## EXTRAIT
/---
Madame la ministre, mes chers collègues, on trouve plusieurs novations en matière de recettes dans la loi de finances rectificative et le projet de loi de finances : la taxation cosmétique exceptionnelle et transitoire des hauts revenus ; une taxe sur les mutuelles – non cosmétique celle-là, puisqu'elle entraînera de 4 % à 5 % d'augmentation des cotisations des complémentaires maladie pour les assurés ; cette taxation enfin sur les boissons sucrées – une fiscalité orientée vers la santé publique.
Au départ, cette taxe avait été présentée comme devant ressortir du projet de loi de financement de la sécurité sociale. Elle a été « ripée » vers la seconde partie du projet de loi de finances – pour des raisons purement techniques, j'imagine, mais néanmoins lourdes de sens et de conséquences.
En effet, les évaluations préalables des articles du projet de loi persistent à présenter cette taxation, fût-elle reportée sur des droits d'accise, comme une mesure de santé publique visant à orienter « les consommateurs vers des boissons constitutives d'une alimentation équilibrée et dégager des ressources pour l'assurance maladie. »
Il s'agit donc, jusque dans le projet de loi de finances, de dégager des ressources pour l'assurance maladie. Cette mesure s'inscrit, nous dites-vous, dans le cadre de la mobilisation du Gouvernement destinée à répondre à l'enjeu de santé publique : la promotion d'une alimentation équilibrée. Elle crée un avantage comparatif au profit de boissons indispensables à l'alimentation humaine et vient compléter des actions déjà entreprises dans le cadre de la troisième version du programme national « nutrition santé » qui avait été présenté en juillet 2011 en conseil des ministres.
Cependant, madame la ministre, il semble que votre majorité considère cette taxe comme autre chose qu'une mesure de santé publique : en élargissant son assiette pour doubler son rendement – avec très certainement l'intention louable : améliorer la compétitivité de notre industrie agroalimentaire –, elle la transforme de fait en une mesure économique.
Cette taxe crée un problème : alors qu'elle était limitée aux seules boissons sucrées, votre majorité en commission des finances a souhaité l'étendre aux boissons non sucrées contenant des édulcorants, c'est-à-dire des substituts qui ont le goût du sucre mais qui n'en sont pas. Ce qui n'est pas sans poser d'autres problèmes – je parle sous le contrôle de votre conseiller qui reste néanmoins attentif aux problèmes de santé publique : parmi ces édulcorants on trouve l'aspartame, mis sous surveillance par nos agences de sécurité alimentaire.
Comment ce débat va-t-il se dénouer ? Il viendra dans la suite de l'examen de votre projet de loi de finances, mais toujours est-il que cette taxe apparaît comme une recette de poche, comme autre chose qu'une mesure de santé publique, ce que je regrette.
\---
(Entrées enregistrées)
/---
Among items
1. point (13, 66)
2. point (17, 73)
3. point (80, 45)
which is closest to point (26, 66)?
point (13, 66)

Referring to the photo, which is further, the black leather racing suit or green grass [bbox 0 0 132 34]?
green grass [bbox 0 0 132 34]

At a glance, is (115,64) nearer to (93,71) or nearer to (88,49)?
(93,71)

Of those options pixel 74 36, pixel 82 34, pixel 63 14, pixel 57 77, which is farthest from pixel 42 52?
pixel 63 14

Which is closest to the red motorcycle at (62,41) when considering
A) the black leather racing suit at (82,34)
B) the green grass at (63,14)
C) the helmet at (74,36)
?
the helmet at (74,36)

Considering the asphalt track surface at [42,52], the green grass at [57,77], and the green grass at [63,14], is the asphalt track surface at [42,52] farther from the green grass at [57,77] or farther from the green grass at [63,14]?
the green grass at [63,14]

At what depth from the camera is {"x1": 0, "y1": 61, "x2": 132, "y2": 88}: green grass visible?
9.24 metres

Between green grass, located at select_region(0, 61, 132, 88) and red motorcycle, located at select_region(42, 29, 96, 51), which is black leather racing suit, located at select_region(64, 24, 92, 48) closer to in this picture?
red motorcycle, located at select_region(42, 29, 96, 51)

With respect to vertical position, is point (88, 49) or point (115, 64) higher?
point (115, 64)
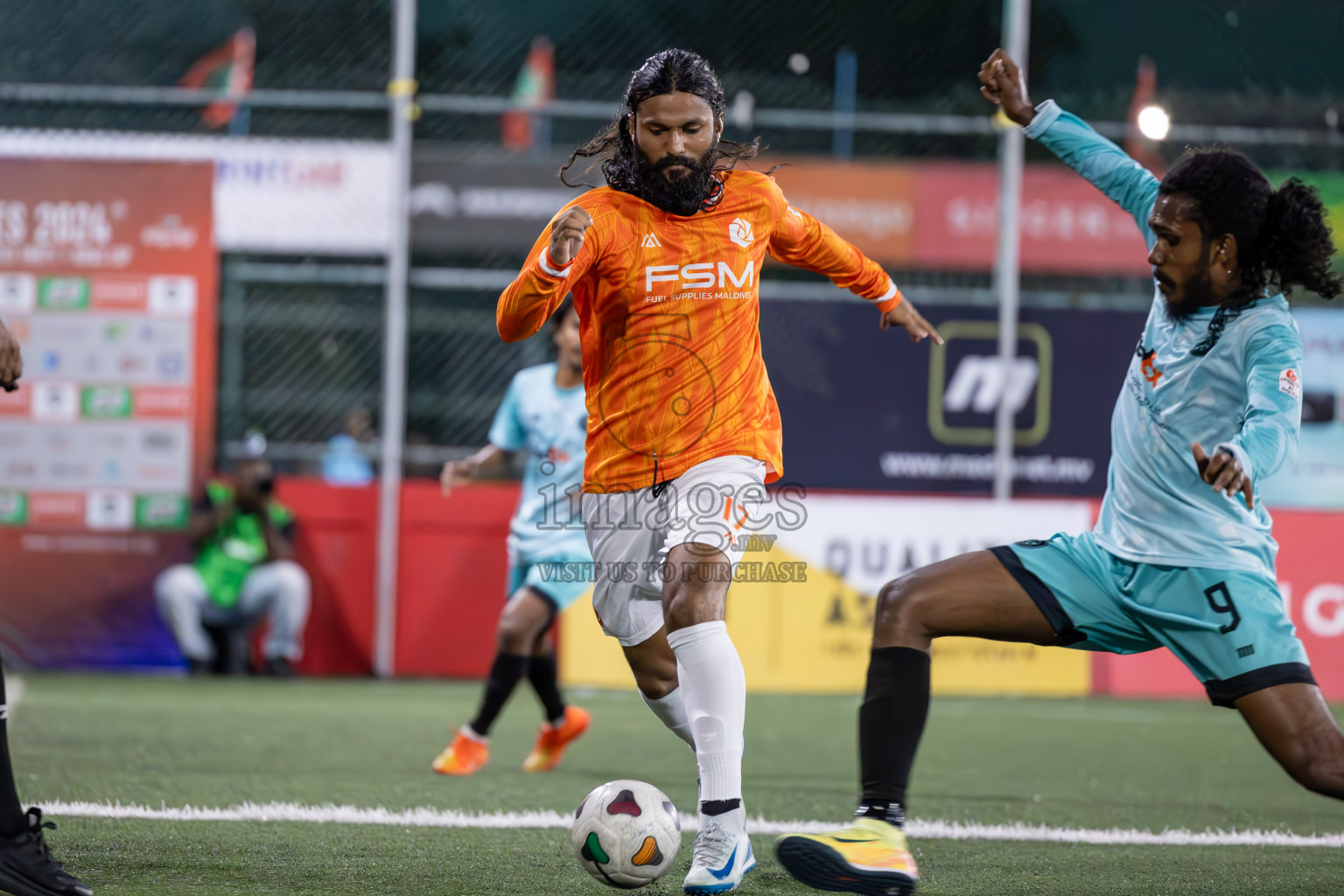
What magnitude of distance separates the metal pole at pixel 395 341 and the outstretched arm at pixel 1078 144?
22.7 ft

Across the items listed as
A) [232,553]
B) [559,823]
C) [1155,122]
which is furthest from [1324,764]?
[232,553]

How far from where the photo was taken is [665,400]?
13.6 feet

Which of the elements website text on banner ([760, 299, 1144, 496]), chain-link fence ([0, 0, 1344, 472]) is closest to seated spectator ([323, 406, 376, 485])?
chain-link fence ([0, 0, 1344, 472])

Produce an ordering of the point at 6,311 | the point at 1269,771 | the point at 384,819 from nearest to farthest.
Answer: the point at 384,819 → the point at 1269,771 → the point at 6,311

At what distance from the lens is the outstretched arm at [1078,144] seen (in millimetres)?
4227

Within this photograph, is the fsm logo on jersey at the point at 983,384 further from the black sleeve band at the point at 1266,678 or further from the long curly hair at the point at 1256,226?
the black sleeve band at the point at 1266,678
\---
/---
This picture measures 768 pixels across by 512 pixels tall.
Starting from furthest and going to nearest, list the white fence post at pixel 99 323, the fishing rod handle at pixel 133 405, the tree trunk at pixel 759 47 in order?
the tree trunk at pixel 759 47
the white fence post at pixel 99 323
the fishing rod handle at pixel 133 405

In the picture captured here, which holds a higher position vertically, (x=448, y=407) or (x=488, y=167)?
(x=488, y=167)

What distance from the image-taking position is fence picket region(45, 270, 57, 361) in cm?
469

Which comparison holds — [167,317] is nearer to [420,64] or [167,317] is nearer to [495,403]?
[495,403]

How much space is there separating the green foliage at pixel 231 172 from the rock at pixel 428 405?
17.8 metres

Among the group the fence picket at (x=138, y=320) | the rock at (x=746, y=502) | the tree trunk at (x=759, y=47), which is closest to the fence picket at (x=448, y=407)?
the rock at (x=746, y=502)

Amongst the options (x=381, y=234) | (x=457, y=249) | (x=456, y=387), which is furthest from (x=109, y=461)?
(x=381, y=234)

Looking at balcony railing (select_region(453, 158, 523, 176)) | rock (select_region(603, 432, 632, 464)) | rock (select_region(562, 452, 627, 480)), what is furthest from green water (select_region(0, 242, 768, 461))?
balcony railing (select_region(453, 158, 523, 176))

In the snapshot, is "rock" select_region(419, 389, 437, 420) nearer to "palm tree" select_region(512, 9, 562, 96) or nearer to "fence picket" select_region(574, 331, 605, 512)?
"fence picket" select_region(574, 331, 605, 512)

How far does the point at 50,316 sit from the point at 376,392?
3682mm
\---
/---
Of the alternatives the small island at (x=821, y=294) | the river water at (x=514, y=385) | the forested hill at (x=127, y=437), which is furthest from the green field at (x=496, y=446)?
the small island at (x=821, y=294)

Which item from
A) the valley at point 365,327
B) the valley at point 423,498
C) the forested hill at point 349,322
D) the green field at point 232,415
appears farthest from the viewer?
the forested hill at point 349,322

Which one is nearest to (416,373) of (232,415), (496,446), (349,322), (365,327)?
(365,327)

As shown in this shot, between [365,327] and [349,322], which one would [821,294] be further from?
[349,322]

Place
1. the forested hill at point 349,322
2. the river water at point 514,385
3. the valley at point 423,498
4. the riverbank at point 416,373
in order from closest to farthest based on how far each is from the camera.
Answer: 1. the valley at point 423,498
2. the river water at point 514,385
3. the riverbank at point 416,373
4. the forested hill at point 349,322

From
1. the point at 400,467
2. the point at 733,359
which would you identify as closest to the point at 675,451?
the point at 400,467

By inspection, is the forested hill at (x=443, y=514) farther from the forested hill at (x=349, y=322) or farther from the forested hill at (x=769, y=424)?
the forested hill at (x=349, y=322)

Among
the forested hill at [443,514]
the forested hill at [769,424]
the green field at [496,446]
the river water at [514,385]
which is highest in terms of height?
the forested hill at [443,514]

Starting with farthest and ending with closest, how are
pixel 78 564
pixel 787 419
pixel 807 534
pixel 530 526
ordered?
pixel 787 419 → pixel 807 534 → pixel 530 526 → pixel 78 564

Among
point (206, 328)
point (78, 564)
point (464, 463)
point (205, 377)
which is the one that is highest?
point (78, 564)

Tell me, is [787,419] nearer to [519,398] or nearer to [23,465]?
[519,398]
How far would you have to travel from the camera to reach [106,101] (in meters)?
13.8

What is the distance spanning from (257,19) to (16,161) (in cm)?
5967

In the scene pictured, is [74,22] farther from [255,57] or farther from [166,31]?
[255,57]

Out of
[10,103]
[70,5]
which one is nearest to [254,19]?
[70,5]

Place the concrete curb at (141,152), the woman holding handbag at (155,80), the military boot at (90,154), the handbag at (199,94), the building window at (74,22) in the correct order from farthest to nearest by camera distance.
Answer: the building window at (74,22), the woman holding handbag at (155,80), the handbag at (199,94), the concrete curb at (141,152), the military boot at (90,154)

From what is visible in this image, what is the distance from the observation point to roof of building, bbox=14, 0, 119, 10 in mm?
\---
## CONSIGNE 1
Traduisez en anglais la phrase suivante du discours sur la taxe des boissons sucrées : « Au départ, cette taxe avait été présentée comme devant ressortir du projet de loi de financement de la sécurité sociale. »
## CONSIGNE 2
Recopiez le passage de l'extrait qui commence par "Cependant, madame la" et se termine par "une mesure économique.".
## CONSIGNE 3
Prolongez le discours sur la taxe des boissons sucrées à partir de sa dernière phrase.

## RÉPONSE 1
Initially, this tax had been presented as falling under the social security financing bill.

## RÉPONSE 2
Cependant, madame la ministre, il semble que votre majorité considère cette taxe comme autre chose qu'une mesure de santé publique : en élargissant son assiette pour doubler son rendement – avec très certainement l'intention louable : améliorer la compétitivité de notre industrie agroalimentaire –, elle la transforme de fait en une mesure économique.

## RÉPONSE 3
Au départ, quand cette mesure avait été annoncée dans la presse, j'avais cru comprendre qu'il s'agissait de passer d'une TVA à taux réduit à une TVA à taux normal, ce qui en aurait fait une mesure réellement dissuasive, qui aurait conduit à une augmentation de près de 10 % du prix de la canette. Or il ne s'agit pas de cela : elle n'aura pratiquement pas d'incidence en termes de dissuasion – un centime par canette – et l'on ne saurait en attendre un report vers des boissons sans sucres ou étiquetées « zéro calorie », au demeurant plus chères.
Madame la ministre, je voudrais vous faire une proposition qui ne coûterait rien au budget et qui serait efficace en matière de santé publique, au moins pour une portion importante de la population française : les habitants d'outre-mer.
La semaine dernière, le groupe socialiste a présenté une proposition de loi interdisant toute différence de composition en sucre entre les produits laitiers et les boissons selon qu'ils sont vendus en métropole et outre-mer. Il faut savoir que les produits vendus outre-mer sont beaucoup plus riches en sucre alors qu'ils sont de même marque et de présentation identique, ce qui contribue à entretenir l'obésité dans les territoires ultramarins. La Guadeloupe compte 9 % d'enfants obèses – je ne parle pas de surpoids – qui deviendront donc, dans leur grande majorité, des adultes obèses. Pire encore : en Polynésie française, près de 18 % des enfants sont obèses.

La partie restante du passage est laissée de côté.